There are few or no longitudinal studies of IGF-1 levels in individuals with T1D to paint a picture of the pattern with duration and age, and to examine whether IGF-1 tracks in an individual over time. Cross-sectional studies including at least 50 individuals, addressed adults age 20–60 [17], adolescents and adults [15] and individuals age 17 and younger shortly after diagnosis [16]. Even adults in excellent glycemic control had low IGF-1 [24].
A few studies investigated what individual characteristics and diabetes care features are associated with IGF-1, and came to contradictory conclusions. One study followed 11 children with T1D for a month after diagnosis and found that IGF-1 increased with insulin therapy and better glycemic control [4]. The authors concluded that an insulinopenic state has effects on IGF-1 regulation similar to those of nutritional deprivation. Others have similarly found IGF-1 levels to be higher with better glycemic control [16], but one study of adults [25] found relationships of IGF-1 with HbA1c and insulin only among men.

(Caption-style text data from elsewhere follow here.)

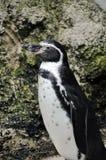Pinguïn stock afbeeldingen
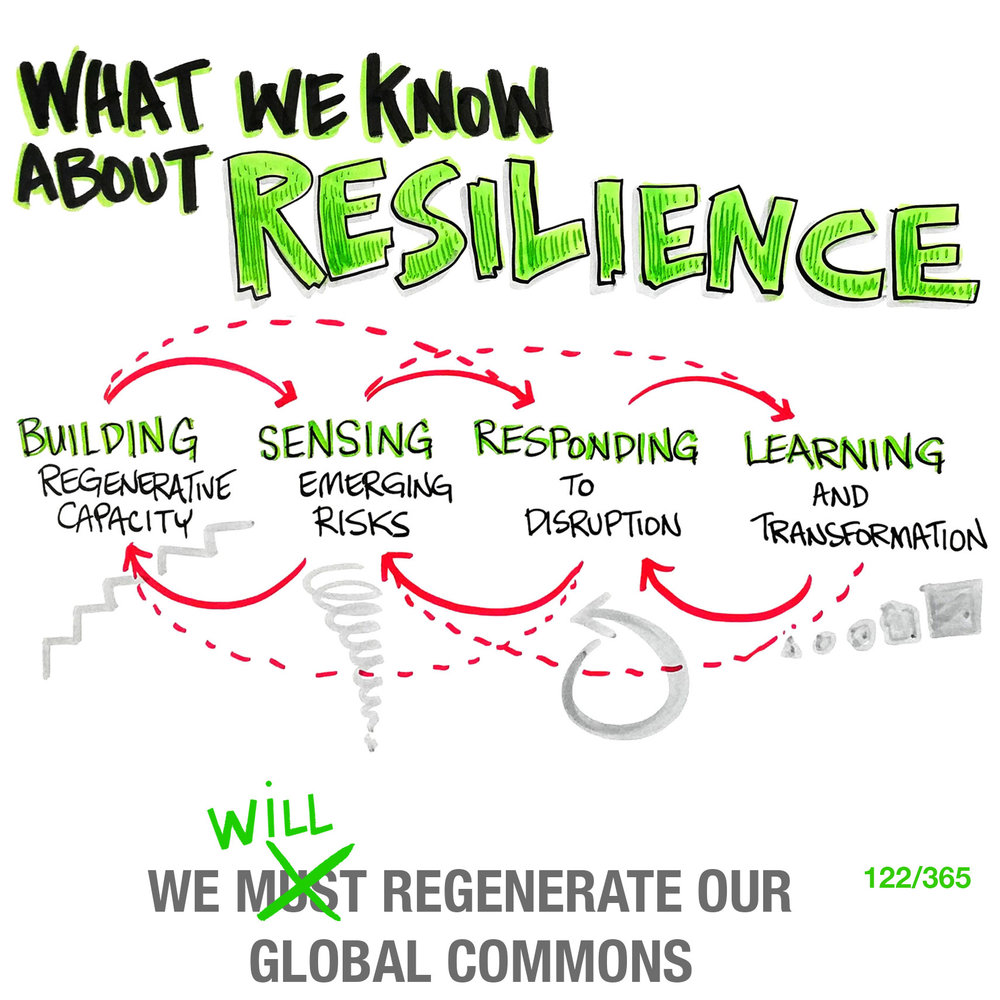 What We Know About Resilience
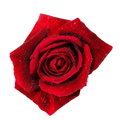Red rose with water droplets isolated on white Royalty Free Stock Photo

The Wisconsin Diabetes Registry study has now followed a cohort from diagnosis up to 20 years duration. IGF-1 was measured close to diagnosis [16], from stored samples up to 9 years duration and in a study of bone density in women at 13–18 years duration. This allows us to examine age and duration trends between 1 and 36 years of age, and the relationship of IGF-1 to gender, glycemic control, insulin level and a number of other factors. In addition, we compare the age trend in our cohort with that in one of the normative studies of IGF-1 that covered a wide age range [13].
Materials and Methods
Description of participants
The Wisconsin Diabetes Registry Study (WDRS) is a prospective study of long-term complications and their risk factors in children, adolescents, and young adults with T1D. Details of case recruitment and ascertainment have been described previously [26]. In brief, from May of 1987 through April of 1992, all persons newly diagnosed with T1D who were ≤ 30 years of age and lived within a defined area (28 counties) in central and southern Wisconsin were eligible. Individuals were referred by physician, nurse, diabetes educator, family or self. Hospitals and clinics in the study area were called every three months to ascertain any missed cases. A total of 733 individuals were identified (overall case ascertainment rate of 82 percent), of whom 597 enrolled, with fewer adult and non-white persons participating. The Institutional Review Board for the protection of human subjects at the University of Wisconsin-Madison approved the informed consent process and methods of this study.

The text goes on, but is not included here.